Photograph of the week: Great Fountain Geyser, Yellowstone National Park, Wyoming, USA – A Luxury Travel Blog

They say good things come to those who wait and that is exactly what we are having to do at the moment. And while we don’t (seriously) propose waiting 50 years to see a geyser erupt – quite literally: the Steamboat Geyser in Yellowstone National Park lay dormant from 1911 to 1961 without so much as a steaming burp – when it comes to the Great Fountain Geyser, your patience will more than likely be rewarded.

A fountain-type geyser located in the Lower Geyser Basin of Yellowstone National Park, on Firehole Lake Drive, Great Fountain Geyser has a reputation for semi-predictable eruptions and reliability. So much so that it is the only Lower Geyser Basin feature for which Yellowstone park rangers will actually make predictions. How so? With geyser eruptions happening every nine to 15 hours, and the show generally lasting for one to two hours, it can be reasonably predicted within one to two hours.

This makes Great Fountain a great favourite for geyser-geeks seeking “sure-thing” sightings of nature’s tea kettles boiling over. (Disclaimer: this is Nature we are speaking about… she’s a capricious one and nothing in her realm is a ‘sure-thing’. So while predictions can be made, the only truly reliable prediction is that it may or may not actually happen.) That said, all things being equal, Mother Nature being in a mood to humour eruption hungry visitors, and ranger predictions hitting the mark, if you do visit Great Fountain at the right time you are in for a treat.

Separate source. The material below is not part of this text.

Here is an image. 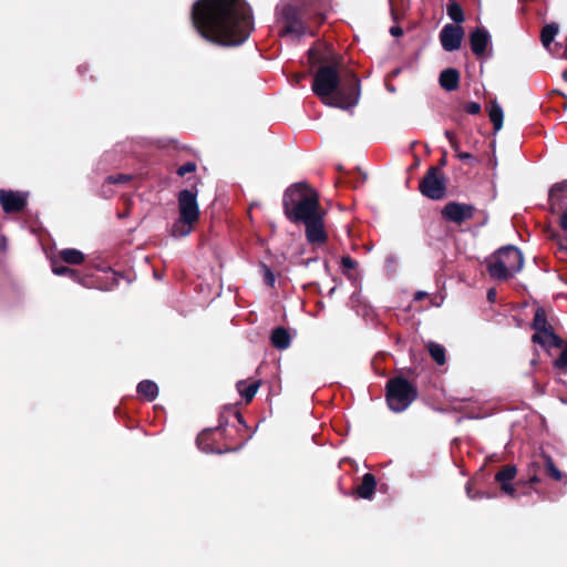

Great Fountain’s eruptions of shooting water and strange-smelling, spouting towers of steam generally reach height ranges of about 75 feet (23 m) to 100 feet (30 m). While this doesn’t seem spectacularly tall, just remember that Great Fountain has also been known to enter into unpredictable activity phases, such as a ‘Superburst’ in which its water will shoot 150-230 feet in the air, putting it in the same category as Steamboat and other Giant Geysers. And if you’re really lucky? You’ll get to see a ‘Blue Bubble Phase’, during which a large steam bubble domes on the surface, expanding until the whole surface is uplifted in a great bursting bubble of brightly flashing blue. Great Fountain has also been known to have “wild” phases, where its eruptions will burst for hours on end. Besides, Great Fountain Geyser sits in the middle of one of the prettiest sinter formations in the park, with a series of terraced concentric reflecting pools around the geyser.

In short, there is the potential to see plenty of Nature’s wonder at Great Fountain Geyser… if you’re just prepared to wait for it.

And if you’re not? Well, there are more geysers in Yellowstone than anywhere else on earth, with approximately 100 geothermal features (including fumaroles, hot springs, geysers and mud pots) in the Lower Geyser Basin alone – and all within five square miles of Great Fountain Geyser. Go. Wait. Or don’t. You will see something worth writing home about.